# Brooklyn Truck Driver From Jamaica Comes Forward As $298m Powerball Winner



## Kiowa (Jan 27, 2019)

https://www.nbcnews.com/news/us-news/brooklyn-truck-driver-298-3m-new-york-powerball-winner-n962841

 Lump sum $114 million after taxes.


----------



## Kiowa (Jan 27, 2019)

Glad for him...that smile says it all..


----------



## awhyley (Jan 27, 2019)

That is nothing but a blessing right there.  Starting off 2019 right.  I'm sorry that he had to come forward though.


----------



## Ms. Tarabotti (Jan 27, 2019)

He'd better move out of that neighborhood. All sorts are going to come out the woodwork to claim a part of the money.


----------



## lesedi (Jan 27, 2019)

Why don't they advertise the already taxed amount as the jackpot? I mean obviously, $114M is a massive amount of money regardless but still


----------



## Shimmie (Jan 27, 2019)

He resembles the actor John Amos (James from Good Times and Kunta Kinte - as an adult - from Roots)

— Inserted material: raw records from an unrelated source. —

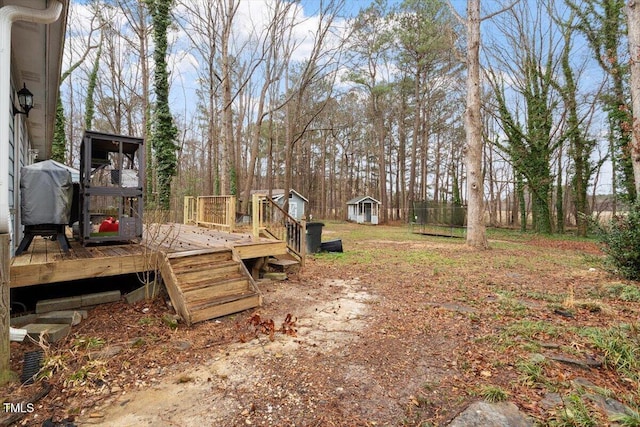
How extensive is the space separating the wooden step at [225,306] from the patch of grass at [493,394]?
2735 mm

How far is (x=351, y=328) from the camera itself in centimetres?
354

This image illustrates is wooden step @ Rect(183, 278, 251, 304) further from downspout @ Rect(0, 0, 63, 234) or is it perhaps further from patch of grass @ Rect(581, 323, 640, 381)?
patch of grass @ Rect(581, 323, 640, 381)

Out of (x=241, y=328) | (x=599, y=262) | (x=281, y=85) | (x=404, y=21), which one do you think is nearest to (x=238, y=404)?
(x=241, y=328)

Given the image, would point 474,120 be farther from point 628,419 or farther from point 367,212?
point 367,212

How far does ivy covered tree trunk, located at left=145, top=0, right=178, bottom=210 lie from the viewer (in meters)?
10.9

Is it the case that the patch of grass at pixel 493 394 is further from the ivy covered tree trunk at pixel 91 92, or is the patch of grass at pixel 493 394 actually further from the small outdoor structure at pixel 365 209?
the small outdoor structure at pixel 365 209

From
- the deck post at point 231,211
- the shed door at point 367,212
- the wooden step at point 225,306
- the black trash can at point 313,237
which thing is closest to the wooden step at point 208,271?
the wooden step at point 225,306

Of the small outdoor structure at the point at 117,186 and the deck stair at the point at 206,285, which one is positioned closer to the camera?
the deck stair at the point at 206,285

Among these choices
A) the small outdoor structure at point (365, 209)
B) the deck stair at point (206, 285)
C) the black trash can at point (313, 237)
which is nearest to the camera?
the deck stair at point (206, 285)

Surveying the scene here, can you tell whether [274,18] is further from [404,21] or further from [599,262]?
[599,262]

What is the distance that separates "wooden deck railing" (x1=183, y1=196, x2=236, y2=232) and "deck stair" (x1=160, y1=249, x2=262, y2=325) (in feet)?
7.80

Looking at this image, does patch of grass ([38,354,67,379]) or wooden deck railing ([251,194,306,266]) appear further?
wooden deck railing ([251,194,306,266])

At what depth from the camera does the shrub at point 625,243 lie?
17.7 feet
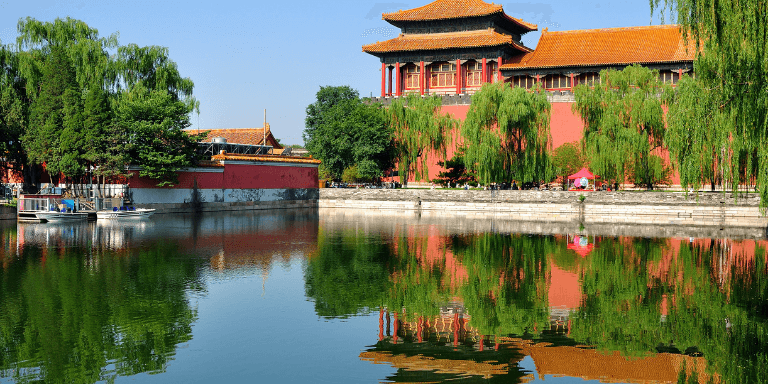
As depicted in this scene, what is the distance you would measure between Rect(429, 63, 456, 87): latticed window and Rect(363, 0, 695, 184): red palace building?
54 mm

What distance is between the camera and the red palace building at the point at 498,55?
35000 millimetres

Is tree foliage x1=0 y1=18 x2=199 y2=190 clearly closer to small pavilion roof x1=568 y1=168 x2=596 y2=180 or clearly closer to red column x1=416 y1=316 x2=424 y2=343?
small pavilion roof x1=568 y1=168 x2=596 y2=180

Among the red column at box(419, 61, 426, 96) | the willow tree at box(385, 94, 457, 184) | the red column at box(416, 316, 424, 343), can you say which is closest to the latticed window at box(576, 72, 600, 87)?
the willow tree at box(385, 94, 457, 184)

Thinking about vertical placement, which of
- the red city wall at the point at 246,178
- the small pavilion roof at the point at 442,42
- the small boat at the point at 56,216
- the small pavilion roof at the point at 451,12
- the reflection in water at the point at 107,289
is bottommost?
the reflection in water at the point at 107,289

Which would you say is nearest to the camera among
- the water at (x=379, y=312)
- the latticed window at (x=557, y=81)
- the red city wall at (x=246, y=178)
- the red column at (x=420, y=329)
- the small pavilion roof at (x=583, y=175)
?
the water at (x=379, y=312)

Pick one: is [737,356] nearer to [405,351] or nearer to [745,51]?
[405,351]

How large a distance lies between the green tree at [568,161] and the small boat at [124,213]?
56.8 ft

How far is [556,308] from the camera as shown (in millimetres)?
10305

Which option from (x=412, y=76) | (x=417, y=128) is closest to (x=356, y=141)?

I pray he gets to enjoy this in peace; he needs the right to remain anonymous.


----------



## RoundEyedGirl504 (Jan 27, 2019)

Ms. Tarabotti said:


> He'd better move out of that neighborhood. All sorts are going to come out the woodwork to claim a part of the money.


That brother probably already shuttered his residence and won’t be heard from again lol


----------



## Kiowa (Jan 27, 2019)

Ms. Tarabotti said:


> He'd better move out of that neighborhood. All sorts are going to come out the woodwork to claim a part of the money.



I was thinking he better not go back to to Jamaica either, not to stay or vacation....


----------



## 1QTPie (Jan 29, 2019)

This is awesome. Does he need a second wife?


----------



## Pat Mahurr (Jan 29, 2019)

1QTPie said:


> This is awesome. Does he need a second wife?


Or an overpaid  house sitter?


----------



## Lute (Jan 30, 2019)

I don't like how they put all his business out there like that. I mean do you really have to tell people where I come from.


----------



## IslandMummy (Jan 31, 2019)

Uncle!!


----------